DIRECTIVE: According to the text on adjudication under the Act, within how many business days after receiving the payment schedule must an adjudication application be made?

Adjudication under the Act

  1. Any adjudication application must be made within ten business days after receiving the payment schedule, must be in writing and may contain such submissions relevant to the application as the claimant chooses to include. Thereafter, the respondent within five business days is entitled to lodge a response with the adjudicator, including such submissions as it chooses to include (s 20(1) and (2)(c)). Importantly, sub-s 20(2B) curtails the scope of the respondent’s adjudication response:

“(2B)   The respondent cannot include in the adjudication response any reasons for withholding payment unless those reasons have already been included in the payment schedule provided to the claimant.”

  1. Thus in that statutory sense, the reasons which are an element of a valid payment schedule circumscribe the matters which a respondent may put to the adjudicator.

  2. The adjudicator is then required to determine the adjudication application “as expeditiously as possible” and, subject to the parties’ agreement, “in any case within ten business days after the date on which the adjudicator notified the claimant and the respondent as to his or her acceptance of the application”: s 21(3).

  3. It is quite plain that not only are the statutory mandated timing requirements prescriptive and onerous, but also the entirety of the dispute is ordinarily required to be determined within some 15 business days of the adjudication application being made.

  4. Sub-section 22(2) delineates what the adjudicator may consider:

(2)   In determining an adjudication application, the adjudicator is to consider the following matters only:

(a)   the provisions of this Act,

(b)   the provisions of the construction contract from which the application arose,

(c)   the payment claim to which the application relates, together with all submissions (including relevant documentation) that have been duly made by the claimant in support of the claim,

(d)   the payment schedule (if any) to which the application relates, together with all submissions (including relevant documentation) that have been duly made by the respondent in support of the schedule,

(e)   the results of any inspection carried out by the adjudicator of any matter to which the claim relates.”

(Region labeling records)
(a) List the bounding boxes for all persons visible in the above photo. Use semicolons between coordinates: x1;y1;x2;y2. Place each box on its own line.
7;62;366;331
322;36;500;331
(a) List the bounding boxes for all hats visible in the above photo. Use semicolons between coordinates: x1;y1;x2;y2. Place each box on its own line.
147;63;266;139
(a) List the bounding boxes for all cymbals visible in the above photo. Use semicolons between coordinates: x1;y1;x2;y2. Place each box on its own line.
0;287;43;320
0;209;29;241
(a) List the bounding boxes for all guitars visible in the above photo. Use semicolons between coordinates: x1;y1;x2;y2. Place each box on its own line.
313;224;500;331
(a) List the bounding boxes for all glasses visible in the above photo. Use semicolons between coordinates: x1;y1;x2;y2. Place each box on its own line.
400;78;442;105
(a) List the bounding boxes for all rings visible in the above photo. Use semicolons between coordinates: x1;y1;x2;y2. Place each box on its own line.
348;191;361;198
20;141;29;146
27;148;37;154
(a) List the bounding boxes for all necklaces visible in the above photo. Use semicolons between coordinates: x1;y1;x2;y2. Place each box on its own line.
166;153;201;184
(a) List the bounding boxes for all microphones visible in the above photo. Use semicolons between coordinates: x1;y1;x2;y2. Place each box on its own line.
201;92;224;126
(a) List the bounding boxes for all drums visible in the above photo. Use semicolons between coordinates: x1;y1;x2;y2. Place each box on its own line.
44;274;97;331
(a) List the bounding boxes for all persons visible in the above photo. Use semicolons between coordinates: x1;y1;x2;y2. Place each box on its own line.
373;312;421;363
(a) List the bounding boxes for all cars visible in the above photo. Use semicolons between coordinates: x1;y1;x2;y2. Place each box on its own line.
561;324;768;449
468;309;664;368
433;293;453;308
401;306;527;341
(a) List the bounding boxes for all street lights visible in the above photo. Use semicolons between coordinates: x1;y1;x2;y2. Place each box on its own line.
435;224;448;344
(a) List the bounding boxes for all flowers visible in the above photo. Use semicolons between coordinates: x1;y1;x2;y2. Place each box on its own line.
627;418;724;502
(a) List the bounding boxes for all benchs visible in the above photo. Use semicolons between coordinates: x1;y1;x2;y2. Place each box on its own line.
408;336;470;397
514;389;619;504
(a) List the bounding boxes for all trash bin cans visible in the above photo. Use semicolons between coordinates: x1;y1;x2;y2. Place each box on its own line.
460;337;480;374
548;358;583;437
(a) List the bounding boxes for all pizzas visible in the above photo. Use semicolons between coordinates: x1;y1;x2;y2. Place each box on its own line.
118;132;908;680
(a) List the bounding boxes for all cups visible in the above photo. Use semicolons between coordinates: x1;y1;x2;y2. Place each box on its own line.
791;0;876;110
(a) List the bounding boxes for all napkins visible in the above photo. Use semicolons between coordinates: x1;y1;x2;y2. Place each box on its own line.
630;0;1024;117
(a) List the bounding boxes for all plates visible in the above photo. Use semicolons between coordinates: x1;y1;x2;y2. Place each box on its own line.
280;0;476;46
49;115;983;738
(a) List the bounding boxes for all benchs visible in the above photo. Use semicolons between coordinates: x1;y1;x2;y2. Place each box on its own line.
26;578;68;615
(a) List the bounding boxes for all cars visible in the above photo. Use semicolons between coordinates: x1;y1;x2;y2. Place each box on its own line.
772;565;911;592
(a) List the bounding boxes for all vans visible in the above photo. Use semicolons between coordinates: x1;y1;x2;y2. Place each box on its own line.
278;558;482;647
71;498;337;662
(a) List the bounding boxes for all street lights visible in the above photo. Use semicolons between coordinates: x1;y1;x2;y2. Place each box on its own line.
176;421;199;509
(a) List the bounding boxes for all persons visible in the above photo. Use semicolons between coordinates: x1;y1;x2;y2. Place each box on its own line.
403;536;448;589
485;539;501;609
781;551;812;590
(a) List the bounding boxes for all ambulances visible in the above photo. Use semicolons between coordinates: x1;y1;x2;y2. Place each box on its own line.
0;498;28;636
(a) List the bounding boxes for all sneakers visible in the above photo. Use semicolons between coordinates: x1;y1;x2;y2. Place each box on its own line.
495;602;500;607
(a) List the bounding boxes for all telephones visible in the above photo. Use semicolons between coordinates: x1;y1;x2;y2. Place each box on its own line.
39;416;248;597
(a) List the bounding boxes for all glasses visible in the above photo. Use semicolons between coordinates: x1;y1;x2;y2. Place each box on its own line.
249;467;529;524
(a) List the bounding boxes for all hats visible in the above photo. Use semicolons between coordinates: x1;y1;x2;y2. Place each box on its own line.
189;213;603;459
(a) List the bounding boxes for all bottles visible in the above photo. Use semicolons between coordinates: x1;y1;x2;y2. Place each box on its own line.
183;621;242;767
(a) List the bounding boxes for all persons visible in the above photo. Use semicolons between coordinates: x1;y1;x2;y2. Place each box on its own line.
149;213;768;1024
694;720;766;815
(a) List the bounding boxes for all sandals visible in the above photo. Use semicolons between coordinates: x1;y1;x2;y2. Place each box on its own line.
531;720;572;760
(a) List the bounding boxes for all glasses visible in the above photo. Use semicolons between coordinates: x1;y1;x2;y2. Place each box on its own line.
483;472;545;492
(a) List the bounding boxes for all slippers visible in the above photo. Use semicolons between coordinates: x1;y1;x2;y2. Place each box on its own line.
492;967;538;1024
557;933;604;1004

WRITTEN ANSWER: Within ten business days.